The Hospital Authority told Reuters a 21-year-old man suspected to have been wounded in Sai Wan Ho, in the eastern area of Hong Kong island, was undergoing an operation in hospital and was in critical condition.

Police said in a statement radical protesters had set up barricades at multiple locations across the city and warned the demonstrators to ‘stop their illegal acts immediately’.

They did not comment immediately on the shooting.

Police first began using live rounds as warning shots in August and have shot an 18-year-old protester and a 14-year-old, both of whom survived.

Anson Yip, a 36-year-old Sai Wan Ho resident, said protesters were throwing rubbish to create a road block when police ran to the scene.

‘They didn't fight and the police ran and directly shot. There was three sounds, like 'pam, pam, pam',’ Yip said.

‘They (the protesters) are against the government, that's why the police just shot them,’ he said.

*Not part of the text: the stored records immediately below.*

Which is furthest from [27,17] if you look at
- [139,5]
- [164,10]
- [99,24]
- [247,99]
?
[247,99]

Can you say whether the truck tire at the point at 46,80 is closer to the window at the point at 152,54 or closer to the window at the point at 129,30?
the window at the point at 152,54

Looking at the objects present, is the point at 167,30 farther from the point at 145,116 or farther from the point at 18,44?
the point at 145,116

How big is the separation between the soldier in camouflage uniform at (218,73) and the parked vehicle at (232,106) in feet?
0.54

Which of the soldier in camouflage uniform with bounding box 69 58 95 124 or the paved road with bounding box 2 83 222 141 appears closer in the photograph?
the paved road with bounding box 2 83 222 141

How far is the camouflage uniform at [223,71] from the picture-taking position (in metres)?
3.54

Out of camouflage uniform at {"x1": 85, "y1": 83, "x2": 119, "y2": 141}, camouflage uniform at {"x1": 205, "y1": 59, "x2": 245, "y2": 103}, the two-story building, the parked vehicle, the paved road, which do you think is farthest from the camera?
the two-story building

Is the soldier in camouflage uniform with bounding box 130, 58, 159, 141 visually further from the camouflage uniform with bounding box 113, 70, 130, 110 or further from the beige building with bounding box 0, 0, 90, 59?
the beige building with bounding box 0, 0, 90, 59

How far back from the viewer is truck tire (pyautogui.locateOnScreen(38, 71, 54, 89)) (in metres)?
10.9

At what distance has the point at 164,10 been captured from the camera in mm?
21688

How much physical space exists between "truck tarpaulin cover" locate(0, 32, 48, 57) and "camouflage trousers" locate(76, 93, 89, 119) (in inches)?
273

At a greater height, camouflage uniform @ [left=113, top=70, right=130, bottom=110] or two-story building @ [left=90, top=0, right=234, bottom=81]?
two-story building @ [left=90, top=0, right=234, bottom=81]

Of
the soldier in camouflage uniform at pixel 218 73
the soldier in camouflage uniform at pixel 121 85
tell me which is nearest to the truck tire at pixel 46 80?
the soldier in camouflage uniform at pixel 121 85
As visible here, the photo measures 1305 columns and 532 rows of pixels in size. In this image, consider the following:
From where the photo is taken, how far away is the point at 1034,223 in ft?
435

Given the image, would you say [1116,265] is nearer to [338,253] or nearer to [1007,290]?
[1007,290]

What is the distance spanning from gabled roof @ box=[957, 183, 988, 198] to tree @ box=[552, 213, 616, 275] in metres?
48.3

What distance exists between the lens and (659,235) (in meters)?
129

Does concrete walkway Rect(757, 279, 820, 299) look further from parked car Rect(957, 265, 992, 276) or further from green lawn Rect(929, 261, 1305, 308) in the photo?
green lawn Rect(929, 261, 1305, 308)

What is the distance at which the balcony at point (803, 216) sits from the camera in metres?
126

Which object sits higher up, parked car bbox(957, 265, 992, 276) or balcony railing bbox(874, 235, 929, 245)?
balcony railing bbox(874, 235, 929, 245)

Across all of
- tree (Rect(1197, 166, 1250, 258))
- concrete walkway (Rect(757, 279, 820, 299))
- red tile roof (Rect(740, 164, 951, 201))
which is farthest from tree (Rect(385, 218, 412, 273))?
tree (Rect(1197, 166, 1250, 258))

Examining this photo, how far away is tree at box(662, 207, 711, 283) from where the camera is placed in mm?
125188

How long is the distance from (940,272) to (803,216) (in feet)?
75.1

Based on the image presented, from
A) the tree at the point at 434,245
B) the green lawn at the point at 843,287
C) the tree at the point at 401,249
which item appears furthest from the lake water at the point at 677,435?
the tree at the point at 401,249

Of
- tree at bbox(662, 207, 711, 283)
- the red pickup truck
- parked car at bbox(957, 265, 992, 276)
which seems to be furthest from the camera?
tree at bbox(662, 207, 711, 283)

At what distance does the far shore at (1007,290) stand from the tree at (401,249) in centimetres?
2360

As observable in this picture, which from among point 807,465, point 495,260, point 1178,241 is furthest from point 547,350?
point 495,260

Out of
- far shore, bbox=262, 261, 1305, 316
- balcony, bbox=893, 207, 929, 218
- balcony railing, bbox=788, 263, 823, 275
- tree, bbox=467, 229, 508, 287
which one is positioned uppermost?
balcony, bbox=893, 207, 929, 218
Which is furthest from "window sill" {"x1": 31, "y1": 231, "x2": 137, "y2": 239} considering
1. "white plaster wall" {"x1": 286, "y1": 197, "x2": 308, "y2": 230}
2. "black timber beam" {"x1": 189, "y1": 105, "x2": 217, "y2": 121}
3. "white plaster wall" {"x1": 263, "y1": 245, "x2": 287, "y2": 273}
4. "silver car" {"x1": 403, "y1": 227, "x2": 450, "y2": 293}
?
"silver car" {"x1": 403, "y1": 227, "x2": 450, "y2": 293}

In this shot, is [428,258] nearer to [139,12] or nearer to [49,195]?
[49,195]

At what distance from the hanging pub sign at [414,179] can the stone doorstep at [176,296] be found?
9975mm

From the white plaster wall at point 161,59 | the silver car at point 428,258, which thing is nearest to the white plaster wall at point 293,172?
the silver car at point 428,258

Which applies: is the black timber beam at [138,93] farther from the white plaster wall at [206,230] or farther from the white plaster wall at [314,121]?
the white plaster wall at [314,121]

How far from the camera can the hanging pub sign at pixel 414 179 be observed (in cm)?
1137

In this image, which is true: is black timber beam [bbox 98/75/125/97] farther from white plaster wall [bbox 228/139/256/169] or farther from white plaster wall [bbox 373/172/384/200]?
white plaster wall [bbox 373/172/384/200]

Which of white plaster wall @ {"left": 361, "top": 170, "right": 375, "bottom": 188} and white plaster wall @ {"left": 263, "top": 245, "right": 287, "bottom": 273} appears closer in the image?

Police later fired tear gas in the same area where the protester was shot. Protesters and residents formed a barricade of polystyrene boxes around the bloodstain next to a pedestrian crossing after police forensic teams left the scene.

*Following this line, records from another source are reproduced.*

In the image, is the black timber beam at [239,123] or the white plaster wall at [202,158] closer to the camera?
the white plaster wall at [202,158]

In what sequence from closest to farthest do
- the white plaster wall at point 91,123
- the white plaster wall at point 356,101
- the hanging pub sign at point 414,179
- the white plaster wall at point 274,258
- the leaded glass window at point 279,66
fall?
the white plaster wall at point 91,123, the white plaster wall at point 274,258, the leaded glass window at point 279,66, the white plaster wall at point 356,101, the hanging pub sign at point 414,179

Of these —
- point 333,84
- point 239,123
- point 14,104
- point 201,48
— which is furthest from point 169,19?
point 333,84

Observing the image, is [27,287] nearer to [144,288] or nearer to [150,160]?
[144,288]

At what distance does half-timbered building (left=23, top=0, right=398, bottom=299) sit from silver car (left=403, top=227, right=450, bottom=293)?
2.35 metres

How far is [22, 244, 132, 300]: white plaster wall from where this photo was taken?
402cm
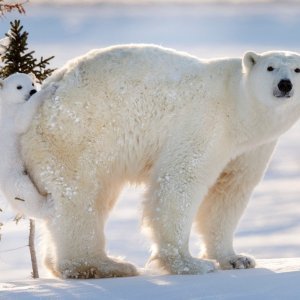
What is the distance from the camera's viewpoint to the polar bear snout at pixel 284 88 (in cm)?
899

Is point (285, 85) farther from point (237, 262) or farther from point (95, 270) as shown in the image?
point (95, 270)

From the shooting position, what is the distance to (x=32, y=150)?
917 cm

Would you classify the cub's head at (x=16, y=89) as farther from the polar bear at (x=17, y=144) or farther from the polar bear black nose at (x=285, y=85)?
the polar bear black nose at (x=285, y=85)

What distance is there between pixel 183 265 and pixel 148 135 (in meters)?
1.39

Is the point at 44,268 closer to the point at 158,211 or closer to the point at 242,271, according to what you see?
the point at 158,211

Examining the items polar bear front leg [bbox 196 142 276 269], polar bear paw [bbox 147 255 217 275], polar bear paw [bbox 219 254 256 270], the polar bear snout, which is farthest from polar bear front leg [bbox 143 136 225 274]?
the polar bear snout

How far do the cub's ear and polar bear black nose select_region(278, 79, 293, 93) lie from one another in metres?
0.50

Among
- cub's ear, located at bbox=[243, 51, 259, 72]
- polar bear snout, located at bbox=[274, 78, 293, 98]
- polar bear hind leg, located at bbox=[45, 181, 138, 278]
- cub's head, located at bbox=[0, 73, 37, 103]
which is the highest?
cub's ear, located at bbox=[243, 51, 259, 72]

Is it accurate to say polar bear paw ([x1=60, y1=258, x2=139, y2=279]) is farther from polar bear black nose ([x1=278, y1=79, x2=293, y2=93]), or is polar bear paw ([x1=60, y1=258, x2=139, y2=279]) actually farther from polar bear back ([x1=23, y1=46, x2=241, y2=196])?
polar bear black nose ([x1=278, y1=79, x2=293, y2=93])

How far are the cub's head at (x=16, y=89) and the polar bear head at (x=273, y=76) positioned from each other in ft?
7.48

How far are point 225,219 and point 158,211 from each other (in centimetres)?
118

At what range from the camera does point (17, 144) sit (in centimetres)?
928

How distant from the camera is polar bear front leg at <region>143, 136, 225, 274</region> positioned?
30.0 feet

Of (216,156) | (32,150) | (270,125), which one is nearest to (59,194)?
(32,150)
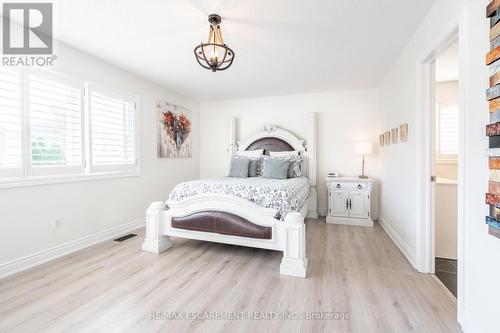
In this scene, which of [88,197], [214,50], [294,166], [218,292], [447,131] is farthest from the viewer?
[294,166]

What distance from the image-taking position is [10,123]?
228 centimetres

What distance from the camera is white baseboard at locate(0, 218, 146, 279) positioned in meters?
2.27

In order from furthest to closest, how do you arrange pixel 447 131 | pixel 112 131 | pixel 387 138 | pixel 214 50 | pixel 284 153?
1. pixel 284 153
2. pixel 447 131
3. pixel 387 138
4. pixel 112 131
5. pixel 214 50

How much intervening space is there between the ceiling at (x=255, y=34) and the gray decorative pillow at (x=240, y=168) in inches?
56.8

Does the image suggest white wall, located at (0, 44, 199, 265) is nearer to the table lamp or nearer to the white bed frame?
the white bed frame

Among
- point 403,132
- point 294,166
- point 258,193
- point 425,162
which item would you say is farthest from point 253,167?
point 425,162

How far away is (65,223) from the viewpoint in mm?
2766

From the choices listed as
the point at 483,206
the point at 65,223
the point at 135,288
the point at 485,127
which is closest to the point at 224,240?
the point at 135,288

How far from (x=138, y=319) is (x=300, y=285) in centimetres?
132

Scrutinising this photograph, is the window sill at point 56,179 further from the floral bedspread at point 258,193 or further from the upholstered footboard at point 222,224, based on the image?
the upholstered footboard at point 222,224

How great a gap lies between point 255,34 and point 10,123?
265 centimetres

A 24-year-old man, one of several office workers gathered at the scene after the shooting, said: ‘When I arrived the road was blocked and people were yelling at the police, calling them murderers.’ The man gave only his surname of Wing.

RED LINE

Protesters are angry about what they see as police brutality and meddling by Beijing in the former British colony's freedoms, guaranteed by the ‘one country, two systems’ formula put in place when the territory returned to Chinese rule in 1997.

Some have called for independence, a red line for Communist Party leaders in Beijing.

China denies interfering and has blamed Western countries for stirring up trouble.

The latest violence comes after a student died in hospital last week following a fall as protesters were being dispersed by police.

Violence flared at several university campuses throughout the morning as news of the latest shooting spread, with witnesses reporting tense standoffs between students, protesters and police. All classes were cancelled.

Police fired tear gas and rubber bullets, while protesters hurled homemade petrol bombs at police. Students set fire to debris at the Polytechnic University on the Kowloon side of Victoria Harbour.

‘I am worried about my safety but I will still come out,’ said Anson, a 20-year-old student at Hong Kong Polytechnic University who only gave his first name. ‘I am willing to sacrifice my life for Hong Kong.’

Services on some train and subway lines were disrupted early on Monday, with traffic snarled and riot police deployed near stations and shopping malls after protesters called for a general strike.

Hong Kong's stock market was down 2.3% in early afternoon trade, outpacing losses in other parts of the region.

Activists blocked roads and trashed shopping malls across Hong Kong's New Territories and Kowloon peninsula on Sunday during a 24th straight weekend of unrest.

China has a garrison of up to 12,000 troops in Hong Kong who have kept to barracks throughout the unrest, but it has vowed to crush any attempts at independence.